*** SUPPLIED MATERIAL

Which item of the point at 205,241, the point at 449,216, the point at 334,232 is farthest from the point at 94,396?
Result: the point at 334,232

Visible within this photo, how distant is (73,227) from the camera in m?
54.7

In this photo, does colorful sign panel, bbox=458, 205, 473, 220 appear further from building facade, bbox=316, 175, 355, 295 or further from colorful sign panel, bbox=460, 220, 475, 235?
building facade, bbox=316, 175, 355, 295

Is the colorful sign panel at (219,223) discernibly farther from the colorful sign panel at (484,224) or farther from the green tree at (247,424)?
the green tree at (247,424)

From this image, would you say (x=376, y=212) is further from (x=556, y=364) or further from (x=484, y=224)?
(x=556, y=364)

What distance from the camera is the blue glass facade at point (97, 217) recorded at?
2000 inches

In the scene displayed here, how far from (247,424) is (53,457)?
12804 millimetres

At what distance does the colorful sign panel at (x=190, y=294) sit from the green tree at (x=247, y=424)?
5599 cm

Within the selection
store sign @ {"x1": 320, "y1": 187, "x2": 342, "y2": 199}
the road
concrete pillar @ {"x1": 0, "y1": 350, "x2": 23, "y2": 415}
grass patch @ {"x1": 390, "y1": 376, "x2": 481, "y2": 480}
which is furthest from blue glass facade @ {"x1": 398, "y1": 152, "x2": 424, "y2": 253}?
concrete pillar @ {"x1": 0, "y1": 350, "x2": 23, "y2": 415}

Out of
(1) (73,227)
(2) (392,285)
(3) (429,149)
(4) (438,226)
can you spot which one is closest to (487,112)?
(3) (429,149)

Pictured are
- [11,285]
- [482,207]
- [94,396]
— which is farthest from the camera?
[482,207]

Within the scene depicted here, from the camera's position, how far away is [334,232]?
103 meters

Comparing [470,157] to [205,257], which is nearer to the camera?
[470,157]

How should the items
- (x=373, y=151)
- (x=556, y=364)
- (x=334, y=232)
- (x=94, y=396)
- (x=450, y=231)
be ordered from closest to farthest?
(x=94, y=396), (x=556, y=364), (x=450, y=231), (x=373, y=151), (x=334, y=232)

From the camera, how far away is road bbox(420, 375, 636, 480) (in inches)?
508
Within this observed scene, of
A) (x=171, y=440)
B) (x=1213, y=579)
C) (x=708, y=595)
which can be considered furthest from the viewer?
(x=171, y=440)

******

## TASK GOAL
Copy out all of the lines above word for word.

## RESULT FOR THIS TASK
Which item of the point at 205,241, the point at 449,216, the point at 334,232 is farthest from the point at 94,396?
Result: the point at 334,232

Visible within this photo, how distant is (73,227) from the camera in m?
54.7

In this photo, does colorful sign panel, bbox=458, 205, 473, 220 appear further from building facade, bbox=316, 175, 355, 295 or further from colorful sign panel, bbox=460, 220, 475, 235?
building facade, bbox=316, 175, 355, 295

Is the colorful sign panel at (219,223) discernibly farther from the colorful sign panel at (484,224) or farther from the green tree at (247,424)?
the green tree at (247,424)

From this image, would you say (x=376, y=212) is further from (x=556, y=364) or further from (x=484, y=224)?
(x=556, y=364)

What distance from the camera is the blue glass facade at point (97, 217) recorded at?
2000 inches

In the scene displayed here, how far from (247,424) is (53,457)?
12804 millimetres

At what distance does the colorful sign panel at (x=190, y=294) sit from the green tree at (x=247, y=424)?
5599 cm

Within the selection
store sign @ {"x1": 320, "y1": 187, "x2": 342, "y2": 199}
the road
concrete pillar @ {"x1": 0, "y1": 350, "x2": 23, "y2": 415}
grass patch @ {"x1": 390, "y1": 376, "x2": 481, "y2": 480}
which is furthest from blue glass facade @ {"x1": 398, "y1": 152, "x2": 424, "y2": 253}?
concrete pillar @ {"x1": 0, "y1": 350, "x2": 23, "y2": 415}

Out of
(1) (73,227)
(2) (392,285)
(3) (429,149)
(4) (438,226)
can you spot which one is closest to (487,112)?
(3) (429,149)

Pictured are
- [11,285]
- [482,207]
- [94,396]
— which is farthest from the camera?
[482,207]

Within the scene depicted here, from the camera's position, how far away is [334,232]?
103 meters

Comparing [470,157] to [205,257], which is nearer to the camera?
[470,157]

How should the items
- (x=373, y=151)
- (x=556, y=364)
- (x=334, y=232)
- (x=94, y=396)
- (x=450, y=231)
be ordered from closest to farthest?
(x=94, y=396), (x=556, y=364), (x=450, y=231), (x=373, y=151), (x=334, y=232)

From the camera, how far away is road bbox(420, 375, 636, 480) (in inches)?
508
Within this observed scene, of
A) (x=171, y=440)
B) (x=1213, y=579)
C) (x=708, y=595)
which can be considered furthest from the viewer?
(x=171, y=440)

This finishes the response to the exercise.